Probability that the response is below a given value, conditional on x in a hurdle-lognormal model with spline

Take the following simple hurdle lognormal model with splines:

library(brms)

set.seed(1)

N <- 1000
x <- runif(N)

pi <- 0.18 + 0.1*x
mu_log <- 1.8 + 0.3 * x + 12.1 * x^2
sigma_log <- 0.37

y <- (1 - rbinom(N, 1, prob = pi)) * rlnorm(N, mu_log, sigma_log)

d <- data.frame(y = y, x = x)

fit <- brm(bf(y ~ s(x), hu ~ s(x)), data = d, family = hurdle_lognormal())

How can I estimate the probability that the response is below a given value, conditional on x taking a given value? (E.g., what is the probability that y<100 given x=0.5.)

I.e., I would answer it using simulation with

mean(posterior_predict(fit, newdata = data.frame(x = 0.5),
                       nsamples = nsamples(fit))<100)

But the question is: how to calculate it analytically? (Optimally with confidence interval.) If I am not mistaken, it shouldn’t be difficult, as it is “just” an integration of the posterior (conditional on x), complicated by the fact the we have a spline, and a hurdle model.

1 Like

Hi,
actually using prediction is the recommended and easiest way to do this sort of analysis - in fact you are implicitly integrating over the posterior - the samples represent the posterior and any expectation value over the posterior can be approximated by an expectation over the samples.

However it seems that the problem is primarily identifying the expectation value you are interested in.
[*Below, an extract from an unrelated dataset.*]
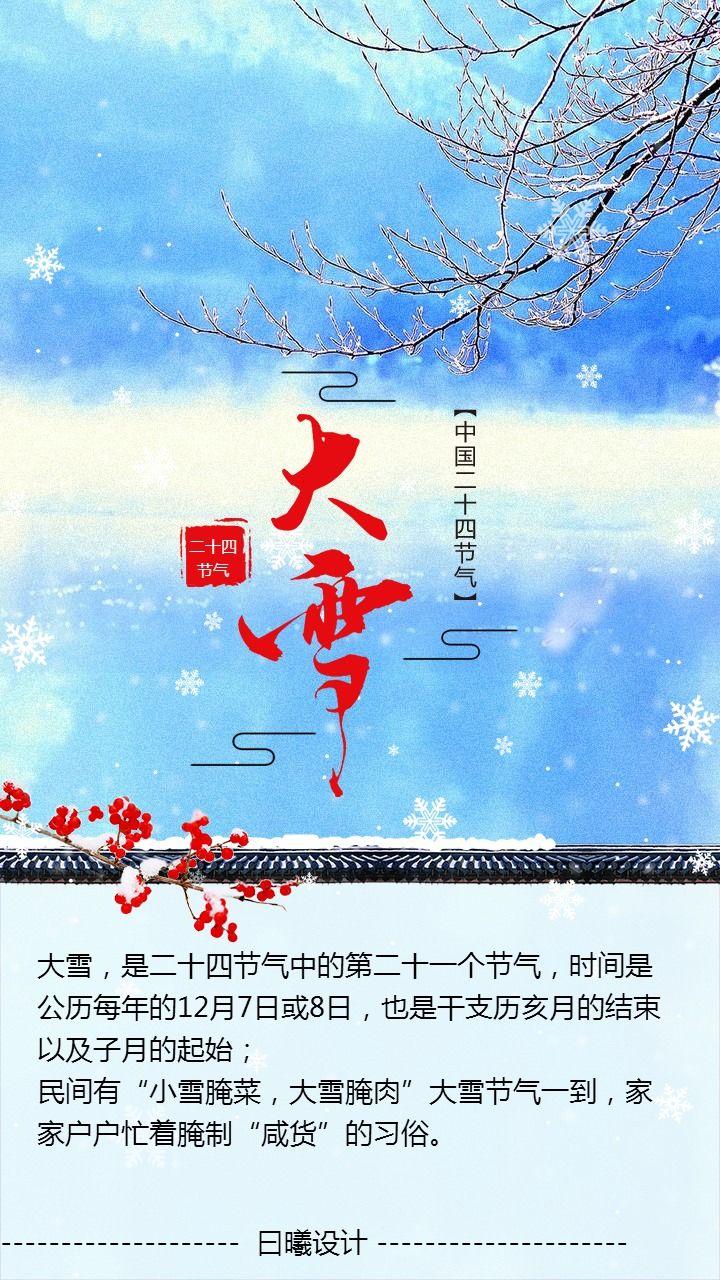 大雪中国传统文化宣传节气宣传知识文化宣传节气海报盆友圈海报手机壁纸原创简约-曰曦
The code you shared computes the expectation of a binary (0/1 valued) function that is one whenever the observed sample is < 100. There is no credible interval here - it is a single integral, giving a single number.

You may instead use prepare_predictions to get samples of the linear predictor for both y and hu and for sigma. You could then compute for each sample the probability that the hurdle is not passed and that given the hurdle is passed what is the probability that the response is < 100 (via plnorm). Summing those gives you a continuous value between 0 and 1 for each sample. You can then compute expectations with respect to this value (mean, bounds of 95% confidence intervals, …), which are not the probabilities that a single observation future will be < 100 but rather what proportion of samples would be < 100 if you got infinite new observations. I hope it is clear why for a single sample, you just get a single probability without any variability while the proportion has variability baked in. If not, feel free to ask for clarifications.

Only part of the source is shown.